Social Science Statistics

What Is Simple Linear Regression?

Simple linear regression is a method for predicting the value of one variable based on the value of another. The variable you are trying to predict is called the dependent variable (or outcome variable, often labelled Y), and the variable you are using to make the prediction is called the independent variable (or predictor variable, often labelled X). The word "simple" tells us there is only one predictor, and "linear" tells us we are fitting a straight line to the data.

Why Do We Need It?

Correlation tells you that two variables are related, but regression goes a step further: it lets you make predictions. If you know that hours of study are positively correlated with exam performance, regression allows you to estimate how much a student's exam score is likely to increase for each additional hour of study.
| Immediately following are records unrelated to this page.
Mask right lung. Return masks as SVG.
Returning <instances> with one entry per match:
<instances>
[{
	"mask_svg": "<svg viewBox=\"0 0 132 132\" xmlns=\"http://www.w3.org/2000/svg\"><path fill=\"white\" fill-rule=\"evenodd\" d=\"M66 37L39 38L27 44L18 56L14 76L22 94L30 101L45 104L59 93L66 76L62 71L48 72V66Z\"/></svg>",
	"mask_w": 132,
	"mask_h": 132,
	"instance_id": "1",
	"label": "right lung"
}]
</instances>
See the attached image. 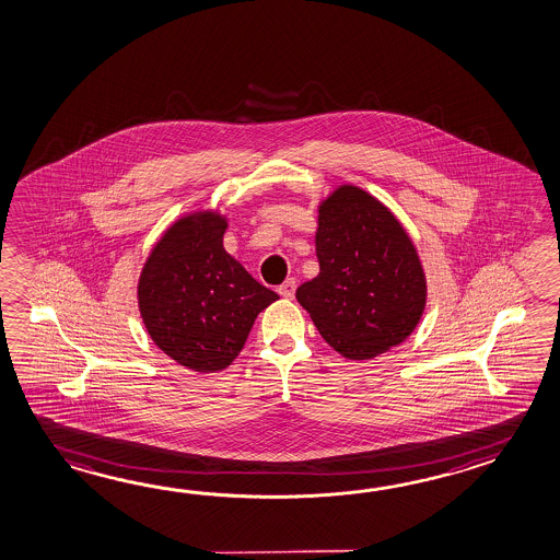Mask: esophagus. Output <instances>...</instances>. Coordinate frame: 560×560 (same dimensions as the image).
Wrapping results in <instances>:
<instances>
[{"mask_svg": "<svg viewBox=\"0 0 560 560\" xmlns=\"http://www.w3.org/2000/svg\"><path fill=\"white\" fill-rule=\"evenodd\" d=\"M295 289H298V281L295 279H287L285 283L283 285H279V295L281 298L285 299H293V295H295Z\"/></svg>", "mask_w": 560, "mask_h": 560, "instance_id": "obj_1", "label": "esophagus"}]
</instances>
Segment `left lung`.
Returning a JSON list of instances; mask_svg holds the SVG:
<instances>
[{"label":"left lung","instance_id":"1","mask_svg":"<svg viewBox=\"0 0 560 560\" xmlns=\"http://www.w3.org/2000/svg\"><path fill=\"white\" fill-rule=\"evenodd\" d=\"M319 275L295 298L337 353L369 361L405 341L427 305L407 229L377 197L345 183L317 206Z\"/></svg>","mask_w":560,"mask_h":560}]
</instances>
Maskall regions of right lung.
Returning a JSON list of instances; mask_svg holds the SVG:
<instances>
[{
  "label": "right lung",
  "mask_w": 560,
  "mask_h": 560,
  "mask_svg": "<svg viewBox=\"0 0 560 560\" xmlns=\"http://www.w3.org/2000/svg\"><path fill=\"white\" fill-rule=\"evenodd\" d=\"M228 218L194 211L163 231L139 275L138 305L151 341L195 373L228 369L262 308L279 295L223 247Z\"/></svg>",
  "instance_id": "add662e5"
}]
</instances>
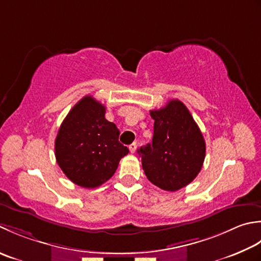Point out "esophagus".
Wrapping results in <instances>:
<instances>
[{
  "mask_svg": "<svg viewBox=\"0 0 261 261\" xmlns=\"http://www.w3.org/2000/svg\"><path fill=\"white\" fill-rule=\"evenodd\" d=\"M129 151H130V153H134L136 151V143L135 142L132 143V144L129 145Z\"/></svg>",
  "mask_w": 261,
  "mask_h": 261,
  "instance_id": "obj_1",
  "label": "esophagus"
}]
</instances>
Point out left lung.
I'll list each match as a JSON object with an SVG mask.
<instances>
[{"label": "left lung", "instance_id": "8db88e82", "mask_svg": "<svg viewBox=\"0 0 261 261\" xmlns=\"http://www.w3.org/2000/svg\"><path fill=\"white\" fill-rule=\"evenodd\" d=\"M152 144L140 147L145 175L156 187L175 191L197 177L205 160L206 144L188 108L179 100L151 110Z\"/></svg>", "mask_w": 261, "mask_h": 261}]
</instances>
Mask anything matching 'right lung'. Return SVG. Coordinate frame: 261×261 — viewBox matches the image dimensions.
I'll list each match as a JSON object with an SVG mask.
<instances>
[{
	"instance_id": "1",
	"label": "right lung",
	"mask_w": 261,
	"mask_h": 261,
	"mask_svg": "<svg viewBox=\"0 0 261 261\" xmlns=\"http://www.w3.org/2000/svg\"><path fill=\"white\" fill-rule=\"evenodd\" d=\"M106 107L91 95L67 114L55 140L58 166L72 182L95 188L113 177L129 150L118 141L119 130L105 118Z\"/></svg>"
}]
</instances>
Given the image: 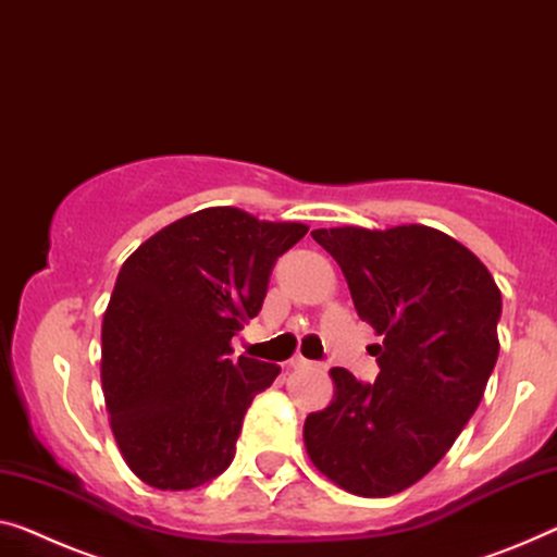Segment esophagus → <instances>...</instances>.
<instances>
[{"mask_svg": "<svg viewBox=\"0 0 557 557\" xmlns=\"http://www.w3.org/2000/svg\"><path fill=\"white\" fill-rule=\"evenodd\" d=\"M289 368H293V370H307V368H320V364H314V362L305 360V358H293V360H289Z\"/></svg>", "mask_w": 557, "mask_h": 557, "instance_id": "esophagus-1", "label": "esophagus"}]
</instances>
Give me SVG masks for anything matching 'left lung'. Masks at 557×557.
Here are the masks:
<instances>
[{
	"label": "left lung",
	"mask_w": 557,
	"mask_h": 557,
	"mask_svg": "<svg viewBox=\"0 0 557 557\" xmlns=\"http://www.w3.org/2000/svg\"><path fill=\"white\" fill-rule=\"evenodd\" d=\"M312 237L335 257L383 345L375 383L330 370L335 397L307 414V455L352 495L403 493L445 458L483 400L500 350V289L468 247L425 225Z\"/></svg>",
	"instance_id": "8db88e82"
}]
</instances>
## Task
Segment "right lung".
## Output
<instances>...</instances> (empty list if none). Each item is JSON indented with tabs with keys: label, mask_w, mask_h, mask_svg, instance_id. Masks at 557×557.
Returning <instances> with one entry per match:
<instances>
[{
	"label": "right lung",
	"mask_w": 557,
	"mask_h": 557,
	"mask_svg": "<svg viewBox=\"0 0 557 557\" xmlns=\"http://www.w3.org/2000/svg\"><path fill=\"white\" fill-rule=\"evenodd\" d=\"M300 222L207 207L172 222L122 264L102 325V387L122 458L157 491H193L235 460L252 397L280 368L230 360L257 318Z\"/></svg>",
	"instance_id": "right-lung-1"
}]
</instances>
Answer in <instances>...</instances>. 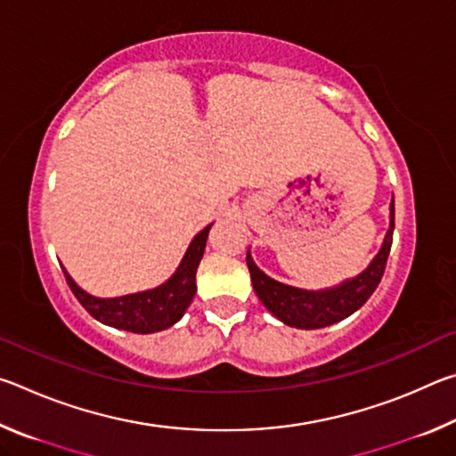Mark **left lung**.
<instances>
[{"label":"left lung","instance_id":"left-lung-1","mask_svg":"<svg viewBox=\"0 0 456 456\" xmlns=\"http://www.w3.org/2000/svg\"><path fill=\"white\" fill-rule=\"evenodd\" d=\"M392 233H395V199L390 203V229L384 237V243L378 256L370 261V265L360 275L346 280L344 283L330 289L307 291L291 288L272 280L256 265L247 251V267L251 273V283L257 297L277 320L299 330H318L342 322L354 312H358L368 302L374 289L380 283L386 261L392 247Z\"/></svg>","mask_w":456,"mask_h":456}]
</instances>
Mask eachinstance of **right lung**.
Listing matches in <instances>:
<instances>
[{
  "label": "right lung",
  "mask_w": 456,
  "mask_h": 456,
  "mask_svg": "<svg viewBox=\"0 0 456 456\" xmlns=\"http://www.w3.org/2000/svg\"><path fill=\"white\" fill-rule=\"evenodd\" d=\"M211 225H207L195 235L176 272L154 289L128 293V296L120 297H94L88 291H84L64 269L66 281L84 305V310L106 326L133 331V334H152V331L167 330L183 318V314L187 312L192 297H195V275L199 261L205 253Z\"/></svg>",
  "instance_id": "obj_1"
}]
</instances>
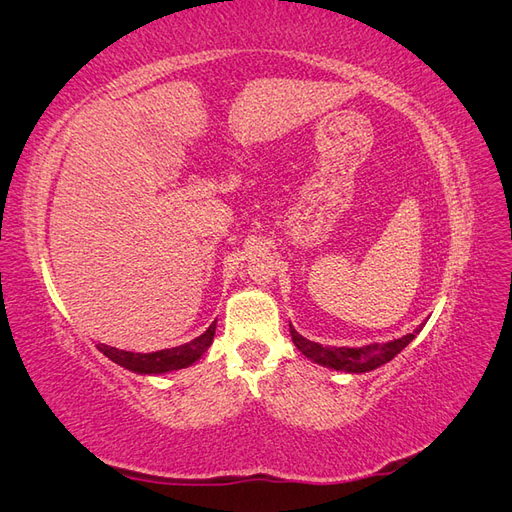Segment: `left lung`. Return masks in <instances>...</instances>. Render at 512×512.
I'll list each match as a JSON object with an SVG mask.
<instances>
[{
	"label": "left lung",
	"instance_id": "left-lung-1",
	"mask_svg": "<svg viewBox=\"0 0 512 512\" xmlns=\"http://www.w3.org/2000/svg\"><path fill=\"white\" fill-rule=\"evenodd\" d=\"M421 329L423 327H418L414 333L393 339V342L369 344L363 348H335V346L331 348V346L309 342V339H305L303 335H299L292 329V324H290V335H292L294 346H297L309 361L337 369V371H348V374H365V371H371L395 359V356L412 342Z\"/></svg>",
	"mask_w": 512,
	"mask_h": 512
}]
</instances>
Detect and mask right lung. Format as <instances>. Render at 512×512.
<instances>
[{
	"label": "right lung",
	"mask_w": 512,
	"mask_h": 512,
	"mask_svg": "<svg viewBox=\"0 0 512 512\" xmlns=\"http://www.w3.org/2000/svg\"><path fill=\"white\" fill-rule=\"evenodd\" d=\"M213 335H215V322L203 335L177 348H166L158 352H128V350L111 348L106 344H98V350L104 356H108L113 363L126 367L130 371H136V374H166V371L183 369L196 363L211 346Z\"/></svg>",
	"instance_id": "right-lung-1"
}]
</instances>
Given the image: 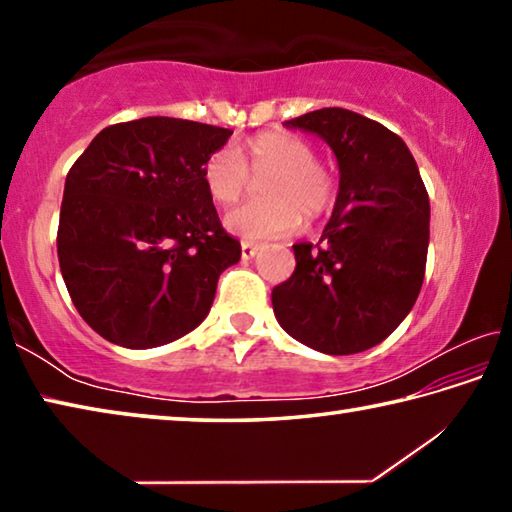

This ability to quantify predictions is what makes regression one of the most widely used tools in statistics.

The Line of Best Fit

Imagine plotting your data on a graph with X on the horizontal axis and Y on the vertical axis. Simple linear regression finds the straight line that comes closest to all the data points. This is called the line of best fit (or regression line). The method used to find this line is called ordinary least squares, which works by minimising the total squared distance between each data point and the line. In other words, the line is positioned so that the overall prediction errors are as small as possible.

Slope and Intercept

The regression line is described by two numbers. The slope tells you how much Y changes, on average, for each one-unit increase in X. The intercept (sometimes called the constant) tells you the predicted value of Y when X equals zero. Together, they form the regression equation: Y = intercept + slope × X.

Imagine a researcher studying the relationship between hours spent practising a musical instrument per week (X) and performance score on a standardised music exam (Y). After collecting data from 50 students, the regression equation turns out to be Y = 40 + 3.5X. The intercept of 40 means that a student who practises zero hours per week is predicted to score 40. The slope of 3.5 means that each additional hour of practice per week is associated with a 3.5-point increase in the exam score, on average.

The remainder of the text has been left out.